VMware Cloud Community
geediu201110141
Contributor
Contributor

VM cannot ping default gateway nor ESXi host

Hi,

ESXi 4.1.0,260247, on Intel S5520HC board with onboard dual Intel 82575EB adapters

Have a few VMs running for a month without issues and somehow one of the VMs stopped talking to the default gateway and the ESXi host. The VM however can still ping the other running VMs. After rebooting the VM a few times the problem went away.

A few days later another VM experienced the same thing. This time rebooted the ESXi host and only one of the four VMs came back alive (can ping gateway and our workstations can ping it). The rest of the VMs after a few reboots came back and on a workstation I have ping -t to keep these VMs alive (works somehow). Just one last VM still cannot ping the ESXi host nor the default gateway.
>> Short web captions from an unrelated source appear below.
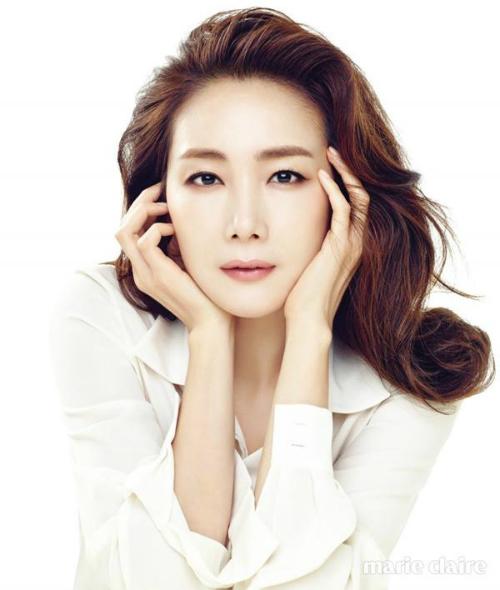 Choi Ji Woo với vẻ đẹp vượt thời gian.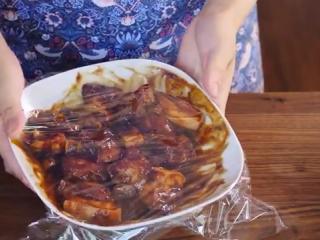 鲜肉粽子,把五花肉切成厚片,倒入一大勺生抽、蚝油、姜泥、老抽、五香粉、料酒、腐乳,混合均匀后,盖上保鲜膜,放入冰箱冷藏至少3个小时,最好隔夜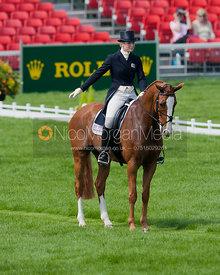 Emily Llewellyn and Pardon Me II - Dressage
Can still ping its VM peers. 

Tried to bring in another VM running from a VMware Server 2 (via converter), also cannot connect to the network outside the host.

Googled for a while and found some posts that talks about arp problems or problem with the host network adapters.  I am afraid to reboot the host again as my VMs may not come back online.

I have an Intel PCI NIC (82559) I can possibly install in the host, but I am afraid to turn off the host and cannot get the VMs up after I start the host again.

Additional info

VM 1 (CentOS) - working - 192.168.20.216

VM 2 (W2008) - working - 192.168.20.212

VM 3 (W2003) - working - 192.168.20.207

VM 4 (CentOS) - not working  - 192.168.20.149

ESXi host - 192.168.20.218

default gateway  - 192.168.20.254

Adapter Details:

Name: vmnic1

Location: PCI 01:00,1

Driver: igb

Networks: 192.168.20.64-192.168.20.127

Please advise,

JC

Reply
0 Kudos
16 Replies
weinstein5
Immortal
Immortal

Welcome to the Community - If you are able to ping between the VMs with no errors I think the ESXi networking is functioning - you say you have two physical NICs on your host - do you have two virtual switches configures one for each NIC or a single virtual switch with a NIC Team? If you have a NIC Team how is the load balancing configured p IP Hash or Port Based? If IP Hash make sure your physical switch is configured for LACP or Etehr Channel in Cisco speak

If you find this or any other answer useful please consider awarding points by marking the answer correct or helpful
Reply
0 Kudos
geediu201110141
Contributor
Contributor

Hi David thanks for the response.

It's probably not the physical NIC port because the VMs that are working, they can ping other workstations on the network and also hit internet sites, all through this physical NIC port.

Thanks,

Joe

Reply
0 Kudos
weinstein5
Immortal
Immortal

Joe - good point - what about the configuration of the virtual switch - how do you have it configured?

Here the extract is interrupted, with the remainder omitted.